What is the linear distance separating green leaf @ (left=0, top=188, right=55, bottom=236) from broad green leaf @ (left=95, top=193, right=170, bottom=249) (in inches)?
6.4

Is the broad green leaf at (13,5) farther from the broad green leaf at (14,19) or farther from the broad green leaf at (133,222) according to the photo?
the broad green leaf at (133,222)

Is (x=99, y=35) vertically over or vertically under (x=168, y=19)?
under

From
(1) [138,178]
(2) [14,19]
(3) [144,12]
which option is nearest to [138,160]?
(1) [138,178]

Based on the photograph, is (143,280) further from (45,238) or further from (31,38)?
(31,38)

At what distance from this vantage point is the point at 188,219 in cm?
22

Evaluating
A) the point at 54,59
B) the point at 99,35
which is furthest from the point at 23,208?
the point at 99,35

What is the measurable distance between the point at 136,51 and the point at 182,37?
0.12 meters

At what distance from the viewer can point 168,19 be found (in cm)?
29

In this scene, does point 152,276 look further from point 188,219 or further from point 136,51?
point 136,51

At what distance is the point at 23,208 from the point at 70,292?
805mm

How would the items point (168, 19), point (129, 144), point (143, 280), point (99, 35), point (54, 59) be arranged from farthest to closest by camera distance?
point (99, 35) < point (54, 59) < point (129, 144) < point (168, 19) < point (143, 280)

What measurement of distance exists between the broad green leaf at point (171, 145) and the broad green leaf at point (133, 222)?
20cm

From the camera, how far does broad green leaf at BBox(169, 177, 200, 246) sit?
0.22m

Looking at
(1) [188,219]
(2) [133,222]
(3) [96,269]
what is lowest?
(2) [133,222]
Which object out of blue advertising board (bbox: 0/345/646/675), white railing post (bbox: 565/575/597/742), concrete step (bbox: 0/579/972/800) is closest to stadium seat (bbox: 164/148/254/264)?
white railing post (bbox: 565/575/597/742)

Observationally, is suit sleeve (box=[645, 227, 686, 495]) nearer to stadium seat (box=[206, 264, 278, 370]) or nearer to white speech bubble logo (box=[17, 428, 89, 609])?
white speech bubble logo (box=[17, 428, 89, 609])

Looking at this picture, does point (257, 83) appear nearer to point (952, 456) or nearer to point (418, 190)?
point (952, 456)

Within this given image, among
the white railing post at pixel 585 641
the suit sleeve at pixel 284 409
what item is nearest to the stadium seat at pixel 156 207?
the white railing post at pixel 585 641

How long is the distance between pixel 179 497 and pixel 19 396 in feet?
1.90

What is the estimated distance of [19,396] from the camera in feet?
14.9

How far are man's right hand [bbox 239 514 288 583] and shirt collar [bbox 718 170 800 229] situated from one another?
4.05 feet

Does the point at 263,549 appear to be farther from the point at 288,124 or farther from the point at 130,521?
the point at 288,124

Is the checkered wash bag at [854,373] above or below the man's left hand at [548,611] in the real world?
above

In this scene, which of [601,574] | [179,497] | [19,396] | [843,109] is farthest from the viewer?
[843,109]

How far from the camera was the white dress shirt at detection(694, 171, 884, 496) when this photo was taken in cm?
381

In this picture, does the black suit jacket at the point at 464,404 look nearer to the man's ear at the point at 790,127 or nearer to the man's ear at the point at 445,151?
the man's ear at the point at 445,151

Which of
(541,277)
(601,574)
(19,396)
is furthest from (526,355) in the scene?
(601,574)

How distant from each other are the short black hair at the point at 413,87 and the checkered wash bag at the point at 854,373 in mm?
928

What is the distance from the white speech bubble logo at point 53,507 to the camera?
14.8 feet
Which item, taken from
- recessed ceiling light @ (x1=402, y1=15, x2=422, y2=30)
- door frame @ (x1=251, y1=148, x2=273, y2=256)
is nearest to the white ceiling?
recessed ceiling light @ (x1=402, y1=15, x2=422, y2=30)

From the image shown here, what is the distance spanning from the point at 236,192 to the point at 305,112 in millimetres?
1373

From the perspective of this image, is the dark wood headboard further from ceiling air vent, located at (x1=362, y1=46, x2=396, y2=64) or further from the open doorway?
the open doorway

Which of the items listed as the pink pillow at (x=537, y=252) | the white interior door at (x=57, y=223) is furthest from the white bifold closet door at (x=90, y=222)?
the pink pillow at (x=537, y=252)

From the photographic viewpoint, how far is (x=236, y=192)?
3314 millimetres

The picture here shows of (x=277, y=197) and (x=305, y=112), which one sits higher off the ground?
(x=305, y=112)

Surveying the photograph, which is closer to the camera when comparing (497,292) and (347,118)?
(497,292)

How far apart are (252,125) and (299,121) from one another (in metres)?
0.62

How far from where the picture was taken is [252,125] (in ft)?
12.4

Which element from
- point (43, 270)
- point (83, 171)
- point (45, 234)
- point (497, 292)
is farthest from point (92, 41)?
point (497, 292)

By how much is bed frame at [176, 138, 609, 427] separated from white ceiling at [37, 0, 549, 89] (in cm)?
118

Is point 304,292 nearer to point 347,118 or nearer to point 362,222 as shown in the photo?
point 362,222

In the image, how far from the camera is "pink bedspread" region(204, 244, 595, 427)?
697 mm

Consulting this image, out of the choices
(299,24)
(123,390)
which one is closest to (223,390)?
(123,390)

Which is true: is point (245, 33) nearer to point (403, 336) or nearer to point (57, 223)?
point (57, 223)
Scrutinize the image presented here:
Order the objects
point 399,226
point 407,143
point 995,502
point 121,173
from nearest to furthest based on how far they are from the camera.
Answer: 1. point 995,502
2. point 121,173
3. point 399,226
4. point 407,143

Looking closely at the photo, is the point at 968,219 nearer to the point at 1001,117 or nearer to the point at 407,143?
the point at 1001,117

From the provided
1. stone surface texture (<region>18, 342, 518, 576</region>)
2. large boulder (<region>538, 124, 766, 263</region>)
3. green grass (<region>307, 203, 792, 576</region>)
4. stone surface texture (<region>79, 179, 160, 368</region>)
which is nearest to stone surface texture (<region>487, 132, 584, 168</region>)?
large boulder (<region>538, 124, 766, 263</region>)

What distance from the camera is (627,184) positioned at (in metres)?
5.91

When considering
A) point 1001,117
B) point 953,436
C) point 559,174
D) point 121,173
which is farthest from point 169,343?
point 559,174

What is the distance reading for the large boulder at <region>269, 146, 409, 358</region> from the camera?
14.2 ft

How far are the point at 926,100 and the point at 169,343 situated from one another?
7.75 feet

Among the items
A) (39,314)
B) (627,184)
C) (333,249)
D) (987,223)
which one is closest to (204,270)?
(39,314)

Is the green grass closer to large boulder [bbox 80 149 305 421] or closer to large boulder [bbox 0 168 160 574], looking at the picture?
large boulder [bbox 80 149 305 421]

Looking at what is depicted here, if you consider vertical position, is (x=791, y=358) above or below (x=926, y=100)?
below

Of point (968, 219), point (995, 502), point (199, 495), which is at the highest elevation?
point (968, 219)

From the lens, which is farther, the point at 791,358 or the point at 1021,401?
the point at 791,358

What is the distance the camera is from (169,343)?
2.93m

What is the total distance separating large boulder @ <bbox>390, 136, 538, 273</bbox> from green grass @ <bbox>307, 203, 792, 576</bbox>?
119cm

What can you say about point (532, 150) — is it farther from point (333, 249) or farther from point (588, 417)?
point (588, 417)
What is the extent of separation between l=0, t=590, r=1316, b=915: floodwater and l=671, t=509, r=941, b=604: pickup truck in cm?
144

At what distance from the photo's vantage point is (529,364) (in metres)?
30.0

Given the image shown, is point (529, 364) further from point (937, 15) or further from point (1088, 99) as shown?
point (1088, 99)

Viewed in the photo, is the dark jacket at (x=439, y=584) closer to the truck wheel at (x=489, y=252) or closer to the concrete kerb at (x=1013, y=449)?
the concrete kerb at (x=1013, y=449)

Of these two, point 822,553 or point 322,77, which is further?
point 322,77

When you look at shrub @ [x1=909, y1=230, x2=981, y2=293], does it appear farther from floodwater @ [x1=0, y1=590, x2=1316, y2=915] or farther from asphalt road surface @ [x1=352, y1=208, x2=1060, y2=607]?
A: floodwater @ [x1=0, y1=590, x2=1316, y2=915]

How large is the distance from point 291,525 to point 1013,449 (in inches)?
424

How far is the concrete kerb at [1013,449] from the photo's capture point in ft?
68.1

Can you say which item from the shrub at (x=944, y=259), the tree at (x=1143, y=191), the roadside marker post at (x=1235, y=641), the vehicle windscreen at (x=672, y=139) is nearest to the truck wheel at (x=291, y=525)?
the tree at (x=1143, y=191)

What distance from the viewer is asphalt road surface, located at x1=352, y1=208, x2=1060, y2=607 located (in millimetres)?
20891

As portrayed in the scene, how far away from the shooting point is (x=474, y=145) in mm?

Stated exercise → Quote only the lines from the one containing "What can you" through the final line of the records, with both ends included.

Reply →
What can you say about point (532, 150) — is it farther from point (333, 249) or farther from point (588, 417)?
point (588, 417)
What is the extent of separation between l=0, t=590, r=1316, b=915: floodwater and l=671, t=509, r=941, b=604: pickup truck in cm?
144

At what distance from the photo's vantage point is (529,364) (in metres)?
30.0

Given the image shown, is point (529, 364) further from point (937, 15) or further from point (1088, 99) as shown?
point (1088, 99)

Viewed in the photo, is the dark jacket at (x=439, y=584) closer to the truck wheel at (x=489, y=252) or closer to the concrete kerb at (x=1013, y=449)?
the concrete kerb at (x=1013, y=449)

Of these two, point 822,553 or point 322,77, which is further?
point 322,77

When you look at shrub @ [x1=909, y1=230, x2=981, y2=293], does it appear farther from floodwater @ [x1=0, y1=590, x2=1316, y2=915] or farther from asphalt road surface @ [x1=352, y1=208, x2=1060, y2=607]?
A: floodwater @ [x1=0, y1=590, x2=1316, y2=915]

How large is the distance from point 291,525 to point 1013,449 (in inches)?
424

How far is the concrete kerb at [1013,449] from the photo's capture point in ft?
68.1

Can you say which item from the shrub at (x=944, y=259), the tree at (x=1143, y=191), the roadside marker post at (x=1235, y=641), the vehicle windscreen at (x=672, y=139) is nearest to the truck wheel at (x=291, y=525)?
the tree at (x=1143, y=191)

What distance from the viewer is asphalt road surface, located at x1=352, y1=208, x2=1060, y2=607 located (in millimetres)?
20891

As portrayed in the scene, how far away from the shooting point is (x=474, y=145) in mm?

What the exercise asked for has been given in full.